When I was asked to write this blog, I didn’t expect it to become a way of connecting to past dreams and giving them new life in this future. But it certainly did. I hope that if you are an educator or someone who works with children in any way that the work of the SA community over the years can inspire you as much as it has me to dream about what is possible and to get students (and yourselves) outside and learning as much as possible.
If you are hoping to build an outdoor classroom or increase outdoor learning at your school, here are some takeaways from my experience and learning about the history at SA:
- Take on the project you can manage. You don't have to do everything at once.

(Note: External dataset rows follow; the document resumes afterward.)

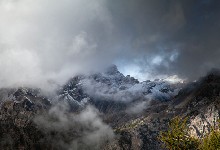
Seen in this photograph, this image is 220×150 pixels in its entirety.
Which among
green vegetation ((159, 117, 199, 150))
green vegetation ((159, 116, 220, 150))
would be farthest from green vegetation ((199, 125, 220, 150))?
green vegetation ((159, 117, 199, 150))

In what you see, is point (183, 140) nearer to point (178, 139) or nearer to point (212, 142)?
point (178, 139)

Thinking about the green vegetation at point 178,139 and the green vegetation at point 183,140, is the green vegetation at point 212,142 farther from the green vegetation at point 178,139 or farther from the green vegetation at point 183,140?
the green vegetation at point 178,139

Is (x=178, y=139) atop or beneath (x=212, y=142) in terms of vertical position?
atop

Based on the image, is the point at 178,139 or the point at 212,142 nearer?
the point at 178,139

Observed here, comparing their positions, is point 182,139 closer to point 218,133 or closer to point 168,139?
point 168,139

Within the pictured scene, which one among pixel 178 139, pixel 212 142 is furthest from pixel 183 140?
pixel 212 142

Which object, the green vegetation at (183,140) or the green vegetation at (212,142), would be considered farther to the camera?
the green vegetation at (212,142)

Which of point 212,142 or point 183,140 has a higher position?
point 183,140

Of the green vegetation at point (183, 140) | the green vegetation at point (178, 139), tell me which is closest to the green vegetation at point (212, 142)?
the green vegetation at point (183, 140)

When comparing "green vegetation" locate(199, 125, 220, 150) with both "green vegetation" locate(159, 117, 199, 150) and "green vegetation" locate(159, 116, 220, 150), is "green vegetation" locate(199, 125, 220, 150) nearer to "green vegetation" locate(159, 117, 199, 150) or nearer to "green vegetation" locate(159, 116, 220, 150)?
"green vegetation" locate(159, 116, 220, 150)

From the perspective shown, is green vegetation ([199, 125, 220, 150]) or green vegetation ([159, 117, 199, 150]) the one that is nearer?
green vegetation ([159, 117, 199, 150])

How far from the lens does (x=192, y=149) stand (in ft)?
244

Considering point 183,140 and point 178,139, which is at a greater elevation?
point 178,139

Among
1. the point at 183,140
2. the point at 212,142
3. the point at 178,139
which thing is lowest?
the point at 212,142
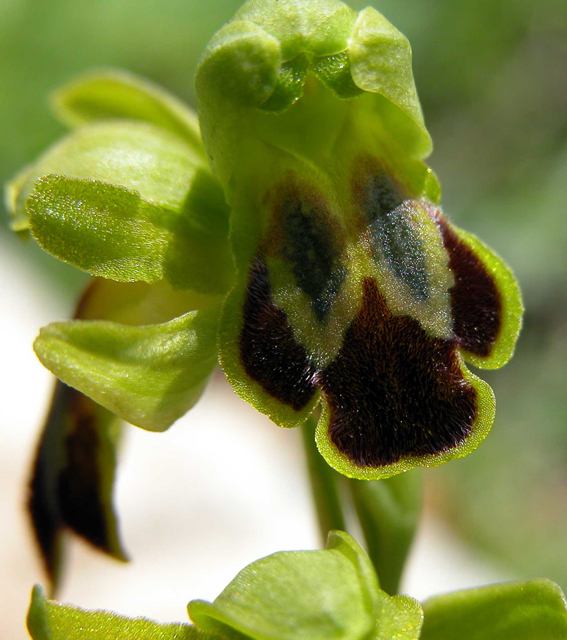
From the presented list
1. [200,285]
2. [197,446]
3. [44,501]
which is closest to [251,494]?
[197,446]

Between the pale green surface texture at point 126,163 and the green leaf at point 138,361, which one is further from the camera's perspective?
the pale green surface texture at point 126,163

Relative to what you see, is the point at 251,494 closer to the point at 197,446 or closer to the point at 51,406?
the point at 197,446

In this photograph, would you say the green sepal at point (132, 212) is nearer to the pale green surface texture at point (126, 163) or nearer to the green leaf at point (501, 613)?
the pale green surface texture at point (126, 163)

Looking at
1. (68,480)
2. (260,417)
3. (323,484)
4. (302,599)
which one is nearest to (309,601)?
(302,599)

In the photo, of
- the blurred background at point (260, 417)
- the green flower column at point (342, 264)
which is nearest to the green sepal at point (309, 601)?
the green flower column at point (342, 264)

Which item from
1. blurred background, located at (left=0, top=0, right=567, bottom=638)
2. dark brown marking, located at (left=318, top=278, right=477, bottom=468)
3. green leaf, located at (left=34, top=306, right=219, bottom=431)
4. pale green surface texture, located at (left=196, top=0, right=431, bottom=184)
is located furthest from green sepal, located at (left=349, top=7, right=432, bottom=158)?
blurred background, located at (left=0, top=0, right=567, bottom=638)
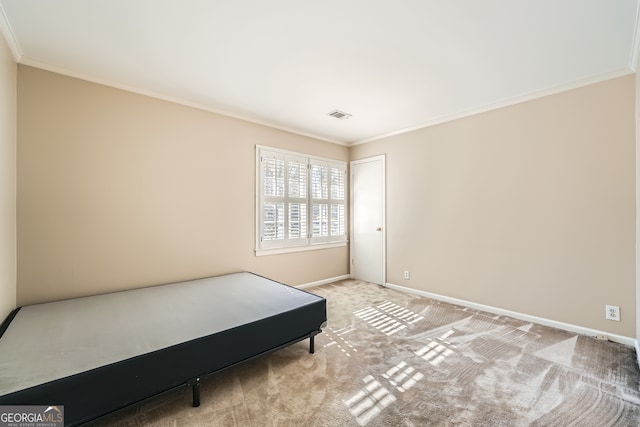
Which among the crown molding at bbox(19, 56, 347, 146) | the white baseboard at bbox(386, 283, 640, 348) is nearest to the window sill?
the white baseboard at bbox(386, 283, 640, 348)

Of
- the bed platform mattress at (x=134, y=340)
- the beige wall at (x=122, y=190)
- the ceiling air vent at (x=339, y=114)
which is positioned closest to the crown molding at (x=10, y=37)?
the beige wall at (x=122, y=190)

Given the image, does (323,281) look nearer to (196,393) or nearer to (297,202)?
(297,202)

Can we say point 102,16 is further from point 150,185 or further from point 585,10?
point 585,10

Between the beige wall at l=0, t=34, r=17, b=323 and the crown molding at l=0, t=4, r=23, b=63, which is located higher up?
the crown molding at l=0, t=4, r=23, b=63

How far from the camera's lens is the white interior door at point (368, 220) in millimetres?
4609

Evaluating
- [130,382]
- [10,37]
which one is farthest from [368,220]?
[10,37]

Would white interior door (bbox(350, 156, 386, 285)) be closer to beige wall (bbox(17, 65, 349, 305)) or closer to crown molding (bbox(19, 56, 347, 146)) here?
crown molding (bbox(19, 56, 347, 146))

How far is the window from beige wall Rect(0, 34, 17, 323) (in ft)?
7.46

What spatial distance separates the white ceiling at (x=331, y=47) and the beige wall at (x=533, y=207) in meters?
0.39

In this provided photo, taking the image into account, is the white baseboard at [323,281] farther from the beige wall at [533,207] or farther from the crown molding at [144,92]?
the crown molding at [144,92]

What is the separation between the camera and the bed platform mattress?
140 centimetres

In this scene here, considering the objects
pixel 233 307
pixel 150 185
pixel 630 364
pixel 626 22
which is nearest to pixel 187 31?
pixel 150 185

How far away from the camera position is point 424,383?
200cm

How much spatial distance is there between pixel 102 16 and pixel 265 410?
282cm
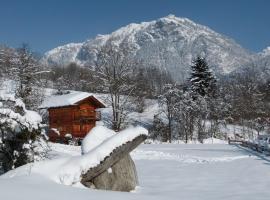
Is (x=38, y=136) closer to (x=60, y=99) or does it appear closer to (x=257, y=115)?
(x=60, y=99)

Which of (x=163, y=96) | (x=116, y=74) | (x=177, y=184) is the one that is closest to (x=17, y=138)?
(x=177, y=184)

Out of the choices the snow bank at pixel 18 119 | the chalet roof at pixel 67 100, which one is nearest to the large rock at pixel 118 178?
the snow bank at pixel 18 119

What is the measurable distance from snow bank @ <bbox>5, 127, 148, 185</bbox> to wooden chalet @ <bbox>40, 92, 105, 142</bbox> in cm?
3967

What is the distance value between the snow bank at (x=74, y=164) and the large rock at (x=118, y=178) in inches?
19.2

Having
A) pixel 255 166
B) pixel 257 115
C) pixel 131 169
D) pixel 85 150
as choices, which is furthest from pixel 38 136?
pixel 257 115

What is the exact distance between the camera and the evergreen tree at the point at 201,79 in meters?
70.8

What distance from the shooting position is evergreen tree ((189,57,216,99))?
70.8 m

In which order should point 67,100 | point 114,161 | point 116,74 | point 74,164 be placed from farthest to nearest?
point 67,100 → point 116,74 → point 114,161 → point 74,164

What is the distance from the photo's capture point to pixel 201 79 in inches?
2820

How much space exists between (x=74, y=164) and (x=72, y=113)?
41851mm

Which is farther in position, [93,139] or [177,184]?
[177,184]

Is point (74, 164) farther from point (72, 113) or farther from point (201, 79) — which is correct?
point (201, 79)

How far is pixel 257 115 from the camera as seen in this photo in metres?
78.8

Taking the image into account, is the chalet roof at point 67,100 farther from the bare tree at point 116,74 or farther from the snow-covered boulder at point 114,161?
the snow-covered boulder at point 114,161
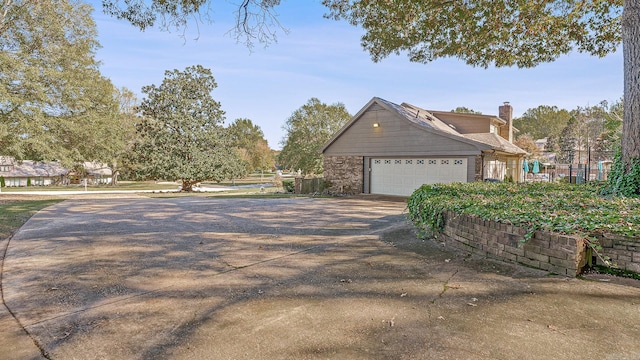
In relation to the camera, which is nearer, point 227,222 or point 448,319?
point 448,319

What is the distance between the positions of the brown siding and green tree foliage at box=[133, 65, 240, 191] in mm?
10742

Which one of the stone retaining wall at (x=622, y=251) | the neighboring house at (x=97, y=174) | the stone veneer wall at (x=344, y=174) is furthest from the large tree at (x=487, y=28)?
the neighboring house at (x=97, y=174)

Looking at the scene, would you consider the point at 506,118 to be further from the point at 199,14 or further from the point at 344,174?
the point at 199,14

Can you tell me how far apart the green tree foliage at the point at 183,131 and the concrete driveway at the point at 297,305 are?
18.0m

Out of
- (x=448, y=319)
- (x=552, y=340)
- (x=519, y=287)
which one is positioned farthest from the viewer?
(x=519, y=287)

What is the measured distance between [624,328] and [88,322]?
14.0 ft

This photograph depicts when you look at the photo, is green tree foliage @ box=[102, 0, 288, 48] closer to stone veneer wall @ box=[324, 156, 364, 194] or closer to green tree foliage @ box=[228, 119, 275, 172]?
stone veneer wall @ box=[324, 156, 364, 194]

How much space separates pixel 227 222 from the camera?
7.68m

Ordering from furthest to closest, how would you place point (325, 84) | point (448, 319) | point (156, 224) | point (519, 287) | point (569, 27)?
point (325, 84) → point (569, 27) → point (156, 224) → point (519, 287) → point (448, 319)

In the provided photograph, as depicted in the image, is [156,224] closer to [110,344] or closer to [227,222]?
[227,222]

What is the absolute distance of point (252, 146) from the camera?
55594 millimetres

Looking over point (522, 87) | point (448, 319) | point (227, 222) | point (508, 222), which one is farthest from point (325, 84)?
point (448, 319)

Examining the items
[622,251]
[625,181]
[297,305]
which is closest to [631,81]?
[625,181]

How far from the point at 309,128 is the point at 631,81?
26.2 m
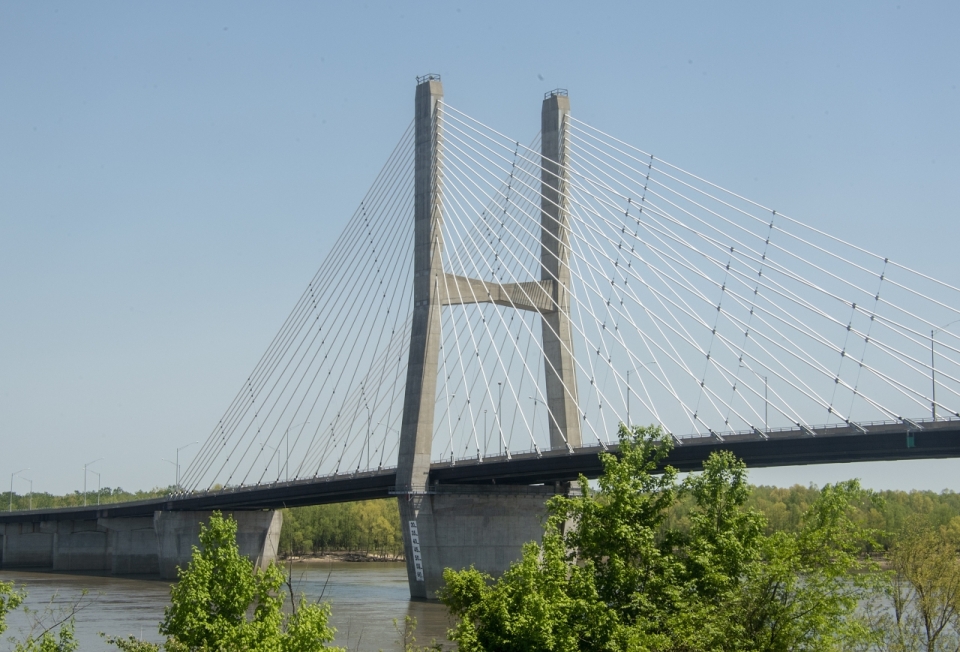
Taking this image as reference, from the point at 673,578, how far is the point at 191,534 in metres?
64.0

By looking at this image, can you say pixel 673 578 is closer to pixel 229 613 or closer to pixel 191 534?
pixel 229 613

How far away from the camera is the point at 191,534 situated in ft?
255

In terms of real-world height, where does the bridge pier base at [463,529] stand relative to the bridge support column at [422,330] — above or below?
below

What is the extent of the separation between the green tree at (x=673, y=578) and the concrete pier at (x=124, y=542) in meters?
47.5

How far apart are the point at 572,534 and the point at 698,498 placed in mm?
2260

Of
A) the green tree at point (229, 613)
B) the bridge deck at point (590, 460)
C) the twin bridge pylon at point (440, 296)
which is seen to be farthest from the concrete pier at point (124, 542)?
the green tree at point (229, 613)

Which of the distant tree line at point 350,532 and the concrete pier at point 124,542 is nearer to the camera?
the concrete pier at point 124,542

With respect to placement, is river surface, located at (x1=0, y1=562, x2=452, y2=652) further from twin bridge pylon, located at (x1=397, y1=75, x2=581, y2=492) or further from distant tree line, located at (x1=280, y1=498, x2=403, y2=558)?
distant tree line, located at (x1=280, y1=498, x2=403, y2=558)

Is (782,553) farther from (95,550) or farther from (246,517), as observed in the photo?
(95,550)

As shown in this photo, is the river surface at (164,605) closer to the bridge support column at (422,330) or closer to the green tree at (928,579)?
the bridge support column at (422,330)

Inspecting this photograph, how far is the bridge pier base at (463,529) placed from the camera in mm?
54062

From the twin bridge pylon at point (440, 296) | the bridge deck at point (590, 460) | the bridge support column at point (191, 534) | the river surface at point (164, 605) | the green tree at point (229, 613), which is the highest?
the twin bridge pylon at point (440, 296)

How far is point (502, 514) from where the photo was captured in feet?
186

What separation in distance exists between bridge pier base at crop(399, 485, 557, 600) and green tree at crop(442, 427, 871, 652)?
33.2 metres
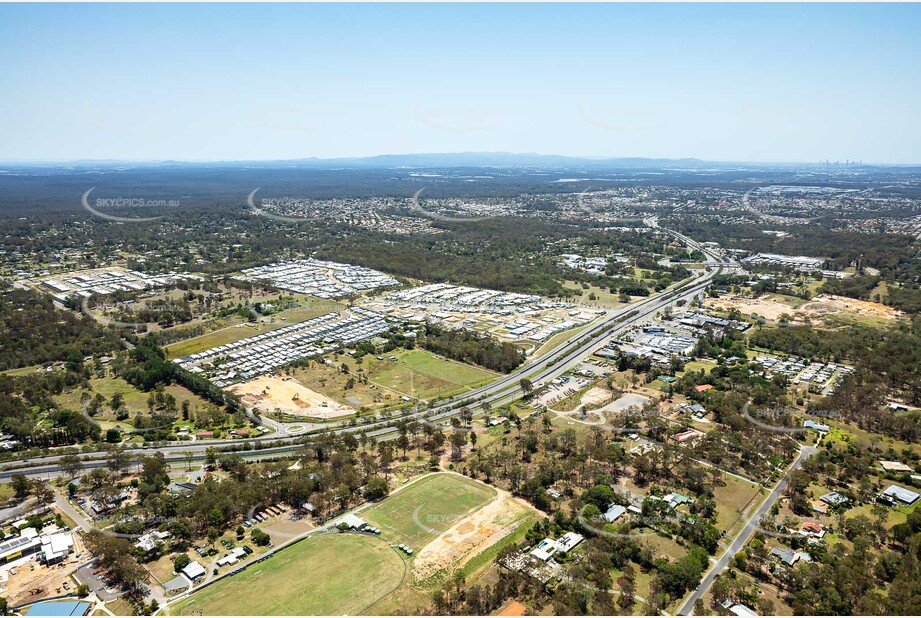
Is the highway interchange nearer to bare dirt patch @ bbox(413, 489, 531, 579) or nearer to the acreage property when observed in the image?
bare dirt patch @ bbox(413, 489, 531, 579)

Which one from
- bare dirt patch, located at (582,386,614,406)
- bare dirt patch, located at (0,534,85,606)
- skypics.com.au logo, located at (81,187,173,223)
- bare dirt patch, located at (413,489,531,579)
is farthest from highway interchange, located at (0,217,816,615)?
skypics.com.au logo, located at (81,187,173,223)

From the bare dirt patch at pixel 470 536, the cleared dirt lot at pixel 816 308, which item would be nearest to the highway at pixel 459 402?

- Road blocks will happen, but so will unexpected successes. Stay flexible and open to what is emerging while being clear about the overall goal.
- Find outside partners and resources: parental time and talent, other organizations, local businesses. I cannot stress this enough.
- Pay attention to non-human communities and what they are telling you about your space and how this can inform your plan. This is excellent work to do with students.
- Remember to look backwards as well as forwards. It is always so clear what we have left that we hope to do, but reflecting on what has been done as well is a more balanced assessment and can fuel hope.